Tommy franziu o nariz para refletir.

— E se não funcionar eu posso trazer mais?

— Não. Você fala com a sua professora ou com a sua mãe. Lembra o que a gente conversou sobre punir o errado com o errado? Empurrar o amiguinho quando ele não quer que empurre é errado, Tommy. E sabe o que mais é errado? — Baguncei os cabelos dele com a mão.

— O quê?

— Emprestar coisas dos outros sem permissão.

— Ah... — Tommy abriu a boca.

— Pois é. Viu só como não é legal?

Ele fechou o livro e arrastou a caixa de quebra-cabeças pela mesa de centro. Ajoelhado no carpete, Thomas tirou a tampa de papelão.

— Tudo bem, Hezzie.

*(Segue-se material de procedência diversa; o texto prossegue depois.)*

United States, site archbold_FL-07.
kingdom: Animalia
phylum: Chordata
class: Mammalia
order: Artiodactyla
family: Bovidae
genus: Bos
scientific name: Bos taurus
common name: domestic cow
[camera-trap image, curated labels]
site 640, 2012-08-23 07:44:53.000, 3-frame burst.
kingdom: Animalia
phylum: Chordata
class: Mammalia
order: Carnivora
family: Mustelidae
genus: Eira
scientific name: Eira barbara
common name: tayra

Já entendi. Posso comer meu sanduíche agora?

— Pode. Mas antes, prometa que amanhã vai devolver o lápis do... como é o nome dele?

Tommy revirou os olhos rapidamente. Eu tinha que admitir que aquela quantidade de petulância numa criança frequentemente me obrigava a segurar o riso — tipo agora.

— Dylan. Ele é um chato.

Tossi para cobrir a gargalhada.

— E eu acredito em você, mas até os chatos precisam dos seus lápis de volta. — Pus meu mindinho esticado entre nós, engelhando a testa. — Promete?

Tommy suspirou. Ele não resistia a uma promessa de dedinho.

— Prometo. — Enroscou nossos dedos.

— Ótimo! — Depositei um beijinho no topo de sua cabeça e levantei do sofá. Meus joelhos ainda tremiam um pouco. — Vou apanhar uma bebida. Não monte todo o quebra-cabeça sem mim, sim?

O garoto esfregou as mãos, na caricatura de qualquer mafioso de filmes.

— Fica esperta, porque eu vou usar meus poderes de novo! — Tommy anunciou.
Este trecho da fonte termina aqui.